Qualified Person and NI 43-101 Disclosure

Mr. R. Bob Singh, P.Geo, VP Exploration, and Ms. Andrea Diakow P.Geo, Exploration Manager for Great Bear are the Qualified Persons as defined by National Instrument 43-101 responsible for the accuracy of technical information contained in this news release.


“Chris Taylor”                                  

Chris Taylor, President and CEO

Cautionary note regarding forward-looking statements

This release contains certain “forward looking statements” and certain “forward-looking information” as defined under applicable Canadian and U.S. securities laws. Forward-looking statements and information can generally be identified by the use of forward-looking terminology such as “may”, “will”, “should”, “expect”, “intend”, “estimate”, “anticipate”, “believe”, “continue”, “plans” or similar terminology. The forward-looking information contained herein is provided for the purpose of assisting readers in understanding management’s current expectations and plans relating to the future. Readers are cautioned that such information may not be appropriate for other purposes.

Forward-looking statements and information include, but are not limited to, statements in respect of the proposed Offering including the proposed use of proceeds, the closing date of the Offering, receipt of regulatory and stock exchange approvals, the timing of future drilling, exploration and budgets.

Forward-looking information are based on management of the parties’ reasonable assumptions, estimates, expectations, analyses and opinions, which are based on such management’s experience and perception of trends, current conditions and expected developments, and other factors that management believes are relevant and reasonable in the circumstances, but which may prove to be incorrect.

Such factors, among other things, include: impacts arising from the global disruption caused by the Covid-19 coronavirus outbreak, business integration risks; fluctuations in general macroeconomic conditions; fluctuations in securities markets; fluctuations in spot and forward prices of gold or certain other commodities; change in national and local government, legislation, taxation, controls, regulations and political or economic developments; risks and hazards associated with the business of mineral exploration, development and mining (including environmental hazards, industrial accidents, unusual or unexpected formations pressures, cave-ins and flooding); discrepancies between actual and estimated metallurgical recoveries; inability to obtain adequate insurance to cover risks and hazards; the presence of laws and regulations that may impose restrictions on mining; employee relations; relationships with and claims by local communities and indigenous populations; availability of increasing costs associated with mining inputs and labour; the speculative nature of mineral exploration and development (including the risks of obtaining necessary licenses, permits and approvals from government authorities); and title to properties.

Great Bear undertakes no obligation to update forward-looking information except as required by applicable law. Such forward-looking information represents management’s best judgment based on information currently available. No forward-looking statement can be guaranteed and actual future results may vary materially. Accordingly, readers are advised not to place undue reliance on forward-looking statements or information.

• **Supplied data**
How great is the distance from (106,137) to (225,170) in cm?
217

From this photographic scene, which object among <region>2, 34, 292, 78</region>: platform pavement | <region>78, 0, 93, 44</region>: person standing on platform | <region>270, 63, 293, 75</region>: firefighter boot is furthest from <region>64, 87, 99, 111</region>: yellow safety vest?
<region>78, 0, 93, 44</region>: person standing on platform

• **Tasks to complete**
• A. Print the part of the disclosure text that opens with the words containing "Forward-looking information are" and closes with "to be incorrect.".
• B. Summarize the disclosure text in two sentences.
The data has no connection to the disclosure text.

• **Responses to the tasks**
• A.
Forward-looking information are based on management of the parties’ reasonable assumptions, estimates, expectations, analyses and opinions, which are based on such management’s experience and perception of trends, current conditions and expected developments, and other factors that management believes are relevant and reasonable in the circumstances, but which may prove to be incorrect.

• B. R. Bob Singh and Andrea Diakow of Great Bear are the Qualified Persons under National Instrument 43-101 responsible for the technical information in the news release. The release cautions that its forward-looking statements, such as those on the proposed Offering and on future drilling, exploration and budgets, rest on management's assumptions that may prove incorrect, so readers should not place undue reliance on them.